Steve Musser, F.D.A.
Steven Musser, Ph.D., deputy director for scientific operations in the Center for Food Safety and Applied Nutrition

Recognizing the breadth of the global food supply chain, Dr. Musser wrote that W.G.S. is an effective monitoring tool, but that such efforts require international coordination and collaboration. In 2012, the F.D.A. launched the GenomeTrakr, which consists of a network of laboratories sequencing food borne pathogens and uploading them to a public database. Dr. Musser wrote that one approach to sharing W.G.S. data may be through the agency’s GenomeTrakr.

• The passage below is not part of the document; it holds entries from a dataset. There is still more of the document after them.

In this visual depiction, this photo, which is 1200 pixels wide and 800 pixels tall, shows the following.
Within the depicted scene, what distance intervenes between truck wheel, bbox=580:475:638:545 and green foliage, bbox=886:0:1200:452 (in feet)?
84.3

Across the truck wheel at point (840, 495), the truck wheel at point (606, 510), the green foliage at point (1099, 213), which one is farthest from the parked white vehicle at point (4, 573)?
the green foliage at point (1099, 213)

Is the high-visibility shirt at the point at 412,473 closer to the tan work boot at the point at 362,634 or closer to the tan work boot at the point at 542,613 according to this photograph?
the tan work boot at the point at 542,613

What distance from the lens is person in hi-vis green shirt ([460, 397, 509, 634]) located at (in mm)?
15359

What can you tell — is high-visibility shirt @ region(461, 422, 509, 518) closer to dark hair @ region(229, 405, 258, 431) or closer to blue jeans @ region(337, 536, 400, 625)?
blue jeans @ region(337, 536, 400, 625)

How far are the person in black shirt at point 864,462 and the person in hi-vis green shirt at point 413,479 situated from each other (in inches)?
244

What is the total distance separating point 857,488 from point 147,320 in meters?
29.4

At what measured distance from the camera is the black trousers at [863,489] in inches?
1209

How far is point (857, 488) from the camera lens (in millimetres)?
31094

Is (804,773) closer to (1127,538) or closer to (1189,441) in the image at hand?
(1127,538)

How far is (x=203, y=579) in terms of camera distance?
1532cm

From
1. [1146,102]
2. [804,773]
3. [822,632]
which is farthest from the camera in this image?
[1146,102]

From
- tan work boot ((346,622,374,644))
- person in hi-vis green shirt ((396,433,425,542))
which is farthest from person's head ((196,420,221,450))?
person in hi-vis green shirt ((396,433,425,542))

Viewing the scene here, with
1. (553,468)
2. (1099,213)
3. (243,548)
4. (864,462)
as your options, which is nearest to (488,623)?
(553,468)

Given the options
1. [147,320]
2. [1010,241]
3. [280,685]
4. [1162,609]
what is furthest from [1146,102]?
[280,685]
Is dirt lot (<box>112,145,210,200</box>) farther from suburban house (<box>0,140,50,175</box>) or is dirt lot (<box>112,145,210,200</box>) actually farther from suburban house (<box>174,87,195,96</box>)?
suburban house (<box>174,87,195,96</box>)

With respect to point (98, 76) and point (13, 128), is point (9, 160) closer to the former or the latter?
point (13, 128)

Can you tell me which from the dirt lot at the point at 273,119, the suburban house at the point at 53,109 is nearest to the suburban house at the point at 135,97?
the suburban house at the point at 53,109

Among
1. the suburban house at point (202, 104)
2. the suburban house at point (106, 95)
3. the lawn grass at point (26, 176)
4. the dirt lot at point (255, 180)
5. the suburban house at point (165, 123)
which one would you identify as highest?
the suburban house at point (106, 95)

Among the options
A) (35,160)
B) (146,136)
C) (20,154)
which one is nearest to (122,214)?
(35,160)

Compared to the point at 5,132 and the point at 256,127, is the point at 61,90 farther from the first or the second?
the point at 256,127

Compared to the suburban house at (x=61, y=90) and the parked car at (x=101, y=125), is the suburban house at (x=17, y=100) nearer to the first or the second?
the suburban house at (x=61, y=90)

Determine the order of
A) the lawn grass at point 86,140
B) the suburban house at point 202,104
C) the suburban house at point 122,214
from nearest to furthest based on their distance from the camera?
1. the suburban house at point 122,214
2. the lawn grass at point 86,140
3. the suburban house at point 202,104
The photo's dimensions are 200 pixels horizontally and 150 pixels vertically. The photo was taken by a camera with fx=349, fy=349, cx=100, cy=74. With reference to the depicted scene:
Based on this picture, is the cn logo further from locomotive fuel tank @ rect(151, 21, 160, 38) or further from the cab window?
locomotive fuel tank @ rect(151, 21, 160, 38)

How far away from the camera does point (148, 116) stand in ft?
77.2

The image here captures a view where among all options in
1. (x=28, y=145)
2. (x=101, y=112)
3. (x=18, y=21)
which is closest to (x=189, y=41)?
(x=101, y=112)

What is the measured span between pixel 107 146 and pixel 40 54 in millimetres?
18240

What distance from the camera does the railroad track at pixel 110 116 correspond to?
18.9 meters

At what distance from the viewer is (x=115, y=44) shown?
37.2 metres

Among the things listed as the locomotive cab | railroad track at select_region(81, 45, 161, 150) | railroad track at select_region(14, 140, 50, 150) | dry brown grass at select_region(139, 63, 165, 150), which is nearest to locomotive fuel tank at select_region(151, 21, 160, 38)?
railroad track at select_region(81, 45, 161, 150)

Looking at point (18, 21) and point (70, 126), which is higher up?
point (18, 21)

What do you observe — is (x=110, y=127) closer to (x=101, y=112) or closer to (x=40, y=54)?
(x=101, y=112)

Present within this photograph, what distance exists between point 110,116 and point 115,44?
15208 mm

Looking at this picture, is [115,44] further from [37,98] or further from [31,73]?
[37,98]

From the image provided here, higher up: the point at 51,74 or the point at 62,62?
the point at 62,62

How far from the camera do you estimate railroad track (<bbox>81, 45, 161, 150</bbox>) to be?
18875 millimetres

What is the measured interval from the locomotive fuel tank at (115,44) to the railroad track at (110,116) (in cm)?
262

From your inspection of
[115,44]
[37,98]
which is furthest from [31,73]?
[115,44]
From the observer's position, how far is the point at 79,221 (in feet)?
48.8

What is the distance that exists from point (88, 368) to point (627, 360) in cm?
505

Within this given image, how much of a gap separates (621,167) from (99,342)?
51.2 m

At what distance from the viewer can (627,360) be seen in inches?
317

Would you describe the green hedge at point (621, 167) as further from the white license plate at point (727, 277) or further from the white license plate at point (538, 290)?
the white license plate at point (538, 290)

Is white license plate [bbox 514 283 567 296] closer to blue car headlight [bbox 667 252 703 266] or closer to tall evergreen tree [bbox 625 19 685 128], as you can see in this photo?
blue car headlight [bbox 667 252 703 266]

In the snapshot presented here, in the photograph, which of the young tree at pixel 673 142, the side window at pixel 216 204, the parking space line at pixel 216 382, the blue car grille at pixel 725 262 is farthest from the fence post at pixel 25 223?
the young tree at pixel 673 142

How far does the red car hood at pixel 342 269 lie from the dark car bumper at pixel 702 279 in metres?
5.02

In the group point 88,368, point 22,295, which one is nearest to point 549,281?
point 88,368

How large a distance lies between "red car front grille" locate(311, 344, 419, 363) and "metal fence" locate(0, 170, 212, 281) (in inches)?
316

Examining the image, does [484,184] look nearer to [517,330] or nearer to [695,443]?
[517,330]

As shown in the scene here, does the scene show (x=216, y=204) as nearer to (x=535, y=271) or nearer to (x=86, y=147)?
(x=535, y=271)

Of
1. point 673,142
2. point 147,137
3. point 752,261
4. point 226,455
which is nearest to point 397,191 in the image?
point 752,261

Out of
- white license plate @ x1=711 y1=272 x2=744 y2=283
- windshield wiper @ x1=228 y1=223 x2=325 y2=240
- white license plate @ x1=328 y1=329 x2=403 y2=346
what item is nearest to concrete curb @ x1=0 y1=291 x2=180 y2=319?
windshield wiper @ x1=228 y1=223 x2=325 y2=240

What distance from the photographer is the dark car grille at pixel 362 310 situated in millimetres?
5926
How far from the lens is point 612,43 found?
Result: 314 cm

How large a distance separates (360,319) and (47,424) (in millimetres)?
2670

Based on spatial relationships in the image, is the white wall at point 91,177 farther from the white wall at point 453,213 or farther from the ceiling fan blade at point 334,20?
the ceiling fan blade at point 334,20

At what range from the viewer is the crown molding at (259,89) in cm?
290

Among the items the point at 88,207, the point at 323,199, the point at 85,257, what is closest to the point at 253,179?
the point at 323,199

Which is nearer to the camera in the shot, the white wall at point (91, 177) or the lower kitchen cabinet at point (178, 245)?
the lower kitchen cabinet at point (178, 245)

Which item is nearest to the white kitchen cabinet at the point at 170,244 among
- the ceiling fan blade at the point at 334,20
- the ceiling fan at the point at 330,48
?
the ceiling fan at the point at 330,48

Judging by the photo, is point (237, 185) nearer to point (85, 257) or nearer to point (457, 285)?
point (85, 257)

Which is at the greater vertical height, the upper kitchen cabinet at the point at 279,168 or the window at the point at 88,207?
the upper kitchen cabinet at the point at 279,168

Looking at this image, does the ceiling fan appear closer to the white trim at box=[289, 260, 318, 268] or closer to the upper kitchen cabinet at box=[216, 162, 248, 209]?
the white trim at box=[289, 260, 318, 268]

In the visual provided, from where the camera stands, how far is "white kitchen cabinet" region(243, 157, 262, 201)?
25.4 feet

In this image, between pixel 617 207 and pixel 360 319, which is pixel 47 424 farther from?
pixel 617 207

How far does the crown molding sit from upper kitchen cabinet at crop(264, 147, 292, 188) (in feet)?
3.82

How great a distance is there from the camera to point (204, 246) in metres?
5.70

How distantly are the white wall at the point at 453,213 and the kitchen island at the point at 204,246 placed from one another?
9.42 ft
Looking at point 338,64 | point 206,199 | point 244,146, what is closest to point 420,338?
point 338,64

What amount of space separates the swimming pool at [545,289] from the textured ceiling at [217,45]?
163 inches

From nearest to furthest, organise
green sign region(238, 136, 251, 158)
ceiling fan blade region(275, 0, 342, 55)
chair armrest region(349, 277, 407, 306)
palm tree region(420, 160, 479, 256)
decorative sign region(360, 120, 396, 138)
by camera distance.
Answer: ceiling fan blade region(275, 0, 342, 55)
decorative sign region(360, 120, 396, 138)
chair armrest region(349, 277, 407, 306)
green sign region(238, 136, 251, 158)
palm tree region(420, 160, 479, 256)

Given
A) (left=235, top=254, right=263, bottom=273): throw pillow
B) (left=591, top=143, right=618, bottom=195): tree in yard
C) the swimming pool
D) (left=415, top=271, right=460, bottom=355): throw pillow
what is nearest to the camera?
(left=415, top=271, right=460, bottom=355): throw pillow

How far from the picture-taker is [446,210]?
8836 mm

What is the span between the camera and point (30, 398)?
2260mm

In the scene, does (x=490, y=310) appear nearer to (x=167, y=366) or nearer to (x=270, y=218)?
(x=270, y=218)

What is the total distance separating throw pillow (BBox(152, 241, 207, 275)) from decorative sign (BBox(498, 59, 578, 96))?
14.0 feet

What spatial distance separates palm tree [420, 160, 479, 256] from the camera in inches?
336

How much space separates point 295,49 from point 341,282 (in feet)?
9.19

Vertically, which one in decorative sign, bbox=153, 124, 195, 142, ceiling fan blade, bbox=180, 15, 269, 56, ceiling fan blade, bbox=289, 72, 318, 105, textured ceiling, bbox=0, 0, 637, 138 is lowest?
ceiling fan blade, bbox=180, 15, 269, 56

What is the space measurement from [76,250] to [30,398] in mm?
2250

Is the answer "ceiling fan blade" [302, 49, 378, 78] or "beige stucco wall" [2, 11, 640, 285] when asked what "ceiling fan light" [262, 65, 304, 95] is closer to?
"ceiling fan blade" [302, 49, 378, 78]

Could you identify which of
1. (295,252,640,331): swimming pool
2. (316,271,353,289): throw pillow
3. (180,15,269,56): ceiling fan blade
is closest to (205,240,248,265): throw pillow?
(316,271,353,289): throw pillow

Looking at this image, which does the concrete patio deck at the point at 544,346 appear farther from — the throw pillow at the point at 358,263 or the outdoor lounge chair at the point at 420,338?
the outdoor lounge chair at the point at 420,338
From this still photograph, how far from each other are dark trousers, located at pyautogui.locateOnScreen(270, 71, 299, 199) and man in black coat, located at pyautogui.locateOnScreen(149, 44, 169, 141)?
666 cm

“We are certain that the public health benefit of W.G.S. will only become more evident with every food borne pathogen’s genomic sequence that is shared,” Dr. Musser wrote. “Already, GenomeTrakr has collected more than 142,000 sequenced strains, has made them freely available to anyone in the world, and continues to demonstrate how a large database of this kind is being used effectively for food safety within the United States, and throughout the world.

“As the food supply becomes increasingly global, the use of W.G.S. in a way that crosses national borders will ultimately help keep us all safe from foodborne illness.”

In 2013, the Centers for Disease Control and Prevention in Atlanta started a pilot project that used W.G.S. to track Listeria. In 2018, the program will be expanded to identify such pathogens as salmonella, campylobacter and E.coli.

Robert Tauxe, C.D.C.
Robert Tauxe, Ph.D., director of the division of foodborne, waterborne and environmental diseases at the C.D.C.

“We are finding and solving more outbreaks, but finding them when they are smaller,” said Robert Tauxe, Ph.D., director of the division of foodborne, waterborne and environmental diseases at the C.D.C., during a March 1 panel discussion about W.G.S. technology at the Global Food Safety Conference in Houston. “Whole genome sequencing is a major step forward in outbreak detection and investigation.”